→ **Quoted passage**
United States District Court, E.D. Louisiana
Aug 4, 2000
CIVIL ACTION NO: 99-3425 SECTION: "R" (5) (E.D. La. Aug. 4, 2000)

Opinion

CIVIL ACTION NO: 99-3425 SECTION: "R" (5)

August 4, 2000


ORDER AND REASONS


Before the Court is defendant-in-limitation John A. LeBoeuf, Sr.'s motion to lift the Court's November 19, 1999 order staying state court proceedings. For the following reasons, defendant in limitation's motion is denied.

I. Background

John A. LeBoeuf, Sr. filed suit in the 17th Judicial District Court for the Parish of Lafourche on August 9, 1999 against Crosby Tugs, L.L.C. and Crosby Tugs, Inc., alleging injuries sustained while employed aboard M/V ALLISON MARIE. In response, Crosby Offshore Marine Service, L.L.C. and Crosby Tugs, L.L.C. (collectively "Crosby") filed a complaint in limitation before this Court on November 12, 1999 for exoneration from or limitation of liability. Crosby also fixed the value of its interest in M/V ALLISON MARIE and her pending freight at the time of the alleged accident at not more than one million dollars and deposited in the Court security in that amount for claimant's benefit. On November 19, 1999, this Court ordered a stay of the commencement or further prosecution of any action or proceedings arising out of this accident until the determination of the limitation proceedings.

→ **List of tasks**
**a.** Quote the court order word for word, starting at "John A. LeBoeuf, Sr. filed" and ending at "the limitation proceedings.".
**b.** In the court order, what led Crosby to file its complaint in limitation, and what did the complaint seek?

→ **Material supplied**
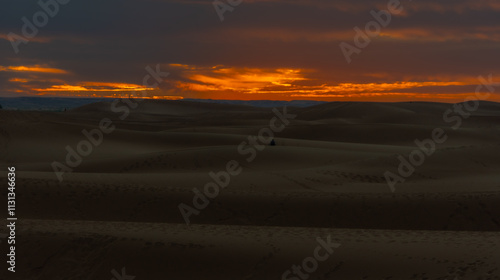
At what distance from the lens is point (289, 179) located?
23.9 metres

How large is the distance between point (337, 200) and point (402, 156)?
13260 millimetres

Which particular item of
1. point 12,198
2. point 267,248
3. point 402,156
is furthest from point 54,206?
point 402,156

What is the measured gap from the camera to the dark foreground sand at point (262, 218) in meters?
11.3

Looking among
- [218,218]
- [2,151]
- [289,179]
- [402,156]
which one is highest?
[2,151]

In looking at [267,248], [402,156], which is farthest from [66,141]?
[267,248]

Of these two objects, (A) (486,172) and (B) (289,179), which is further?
(A) (486,172)

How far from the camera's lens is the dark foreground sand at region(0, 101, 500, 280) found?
11.3m

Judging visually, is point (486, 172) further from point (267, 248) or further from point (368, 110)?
point (368, 110)

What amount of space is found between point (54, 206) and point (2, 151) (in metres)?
20.5

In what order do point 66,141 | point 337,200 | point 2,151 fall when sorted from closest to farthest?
point 337,200 < point 2,151 < point 66,141

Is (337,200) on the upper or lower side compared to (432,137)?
lower

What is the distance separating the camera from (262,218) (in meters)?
17.4

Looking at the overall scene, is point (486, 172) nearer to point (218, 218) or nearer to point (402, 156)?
point (402, 156)

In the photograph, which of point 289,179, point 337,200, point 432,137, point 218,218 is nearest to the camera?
point 218,218
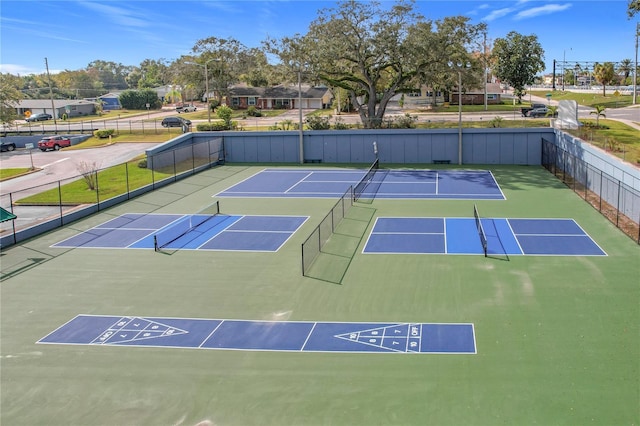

→ **Results by task**
**a.**
John A. LeBoeuf, Sr. filed suit in the 17th Judicial District Court for the Parish of Lafourche on August 9, 1999 against Crosby Tugs, L.L.C. and Crosby Tugs, Inc., alleging injuries sustained while employed aboard M/V ALLISON MARIE. In response, Crosby Offshore Marine Service, L.L.C. and Crosby Tugs, L.L.C. (collectively "Crosby") filed a complaint in limitation before this Court on November 12, 1999 for exoneration from or limitation of liability. Crosby also fixed the value of its interest in M/V ALLISON MARIE and her pending freight at the time of the alleged accident at not more than one million dollars and deposited in the Court security in that amount for claimant's benefit. On November 19, 1999, this Court ordered a stay of the commencement or further prosecution of any action or proceedings arising out of this accident until the determination of the limitation proceedings.

**b.** Crosby filed the complaint in response to John A. LeBoeuf, Sr.'s August 9, 1999 suit in the 17th Judicial District Court for the Parish of Lafourche. That suit alleged injuries he sustained while employed aboard M/V ALLISON MARIE. The complaint sought exoneration from or limitation of liability.